Stroger Hospital of Cook County
Details
- Monthly rotation schedule: 1 week procedures, 1 week inpatient consults and a bunch of PCA management, 2 weeks clinic
- Gave impression they weren’t super accepting of PM&R given the amount of inpatient requirement
- Solid B&B exposure probably
Interview Day/Questions
- Disorganized interview day, straightforward questions
Cornell Tri-Institute
Details
- 3 months HSS, 3 months NYP, 3 months MSKCC, other time spent at new NYP West Side location, Palliative Care, Anes/PM&R
- 6 spots I think, approximately a 10:1 interviewee to spot ratio
- Good didactics, big names, strong exposure to all aspects of Pain
- NYP requires pre-op blocks/catheter placement most mornings before clinic
- West Side rotation helping increase procedural volume, especially B&B stuff
- Was disappointed to hear there’s not much hands on at HSS, though the fellows stated the teaching was excellent. It’s a busy private practice feel, sometimes cash-based/VIPs, don’t want fellow to do procedure. Moonlighting opportunities at HSS.

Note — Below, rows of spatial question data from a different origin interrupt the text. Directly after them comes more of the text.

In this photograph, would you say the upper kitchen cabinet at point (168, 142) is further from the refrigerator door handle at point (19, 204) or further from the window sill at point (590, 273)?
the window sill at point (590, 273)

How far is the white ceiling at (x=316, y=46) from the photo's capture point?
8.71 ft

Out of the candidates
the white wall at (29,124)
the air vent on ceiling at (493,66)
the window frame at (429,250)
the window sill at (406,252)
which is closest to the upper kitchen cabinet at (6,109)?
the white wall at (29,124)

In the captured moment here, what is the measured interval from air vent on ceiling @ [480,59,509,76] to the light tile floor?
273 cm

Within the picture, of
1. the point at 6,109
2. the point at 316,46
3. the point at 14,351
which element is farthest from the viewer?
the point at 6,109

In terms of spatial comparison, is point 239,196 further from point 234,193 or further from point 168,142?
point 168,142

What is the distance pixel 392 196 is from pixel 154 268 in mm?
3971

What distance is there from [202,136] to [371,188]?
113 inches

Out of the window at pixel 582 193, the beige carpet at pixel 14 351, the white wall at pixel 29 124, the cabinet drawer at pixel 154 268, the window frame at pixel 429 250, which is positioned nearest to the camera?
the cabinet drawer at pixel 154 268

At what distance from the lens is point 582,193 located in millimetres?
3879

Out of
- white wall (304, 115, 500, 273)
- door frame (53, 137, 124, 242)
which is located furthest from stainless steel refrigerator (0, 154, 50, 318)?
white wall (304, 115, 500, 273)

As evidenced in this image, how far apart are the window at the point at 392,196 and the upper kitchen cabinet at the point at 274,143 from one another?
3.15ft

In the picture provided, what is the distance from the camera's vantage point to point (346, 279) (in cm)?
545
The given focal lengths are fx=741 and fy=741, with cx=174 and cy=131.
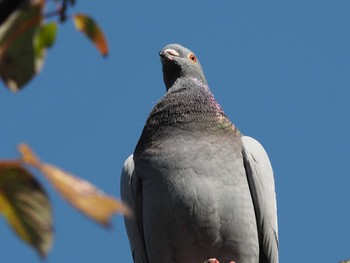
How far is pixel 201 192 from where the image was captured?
7.29 meters

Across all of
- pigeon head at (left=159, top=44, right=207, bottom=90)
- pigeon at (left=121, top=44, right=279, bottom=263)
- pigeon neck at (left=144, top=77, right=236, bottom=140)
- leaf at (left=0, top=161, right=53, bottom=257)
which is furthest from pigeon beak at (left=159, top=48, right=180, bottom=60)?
leaf at (left=0, top=161, right=53, bottom=257)

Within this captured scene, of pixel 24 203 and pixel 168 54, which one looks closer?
pixel 24 203

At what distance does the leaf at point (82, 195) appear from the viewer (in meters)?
1.04

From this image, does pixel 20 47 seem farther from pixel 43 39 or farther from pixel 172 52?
pixel 172 52

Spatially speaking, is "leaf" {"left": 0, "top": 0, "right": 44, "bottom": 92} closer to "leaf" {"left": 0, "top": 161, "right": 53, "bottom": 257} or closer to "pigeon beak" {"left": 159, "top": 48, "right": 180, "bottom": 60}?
"leaf" {"left": 0, "top": 161, "right": 53, "bottom": 257}

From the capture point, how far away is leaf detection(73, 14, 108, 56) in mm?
1232

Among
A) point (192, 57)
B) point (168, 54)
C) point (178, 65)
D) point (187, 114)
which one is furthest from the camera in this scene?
point (192, 57)

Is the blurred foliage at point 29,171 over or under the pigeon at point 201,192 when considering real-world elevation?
over

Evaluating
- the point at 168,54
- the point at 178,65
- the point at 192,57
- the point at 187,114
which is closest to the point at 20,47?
the point at 187,114

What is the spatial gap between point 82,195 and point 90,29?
0.32 m

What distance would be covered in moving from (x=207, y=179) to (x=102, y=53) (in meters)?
6.08

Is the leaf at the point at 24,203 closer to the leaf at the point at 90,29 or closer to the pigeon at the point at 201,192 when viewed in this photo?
the leaf at the point at 90,29

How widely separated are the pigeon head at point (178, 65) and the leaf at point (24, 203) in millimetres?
8055

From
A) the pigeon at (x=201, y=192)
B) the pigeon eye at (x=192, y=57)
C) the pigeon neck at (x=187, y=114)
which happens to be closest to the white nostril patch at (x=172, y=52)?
the pigeon eye at (x=192, y=57)
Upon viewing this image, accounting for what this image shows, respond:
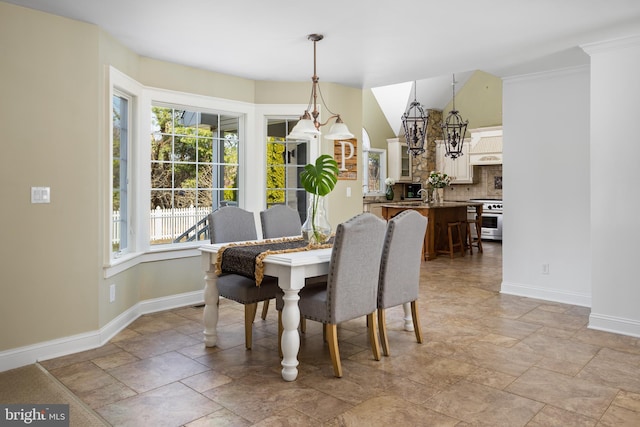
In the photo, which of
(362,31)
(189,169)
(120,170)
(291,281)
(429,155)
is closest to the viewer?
(291,281)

- Unsure of exact numbers but sounded like solid procedural volume overall. Bigger kypho volume (~50) than I expected!
- Beautiful facilities, good resources, great NYC location
Interview Day/Questions
- Overview to start the day then split into two groups; half interview, other half goes on tour of MSKCC then switch
- Typical interview questions, no curveballs
- As PM&R applicant, one HSS Anes attending seemed very concerned about me not getting exposed to pre-op procedures… meh!
Beth Israel Deaconess Medical Center
Details
- 7 fellows/year; current class is all Anes, next year’s will have at least two PM&R
- Great name, city, training, resources. Attendings are smart, friendly, laid back!
- Most of year spent at Pain clinic and Spine Center; other rotations include Anes, Palliative, Neuro/Psych
- Inpatient consults/call 1 of every 7 weeks split among fellows
- Daily didactics at 7am; monthly spine conference with spine surgeons and radiology; journal club. Overall, get the sense the education is excellent!
Interview Day/Questions
- Very organized interview day; program coordinator is on top of it!
- Big group of applicants; half interview while the other half is on tour then switch
- Typical questions, no curveballs; laid back, pleasant interviews
Hope this helps some of the future applicants!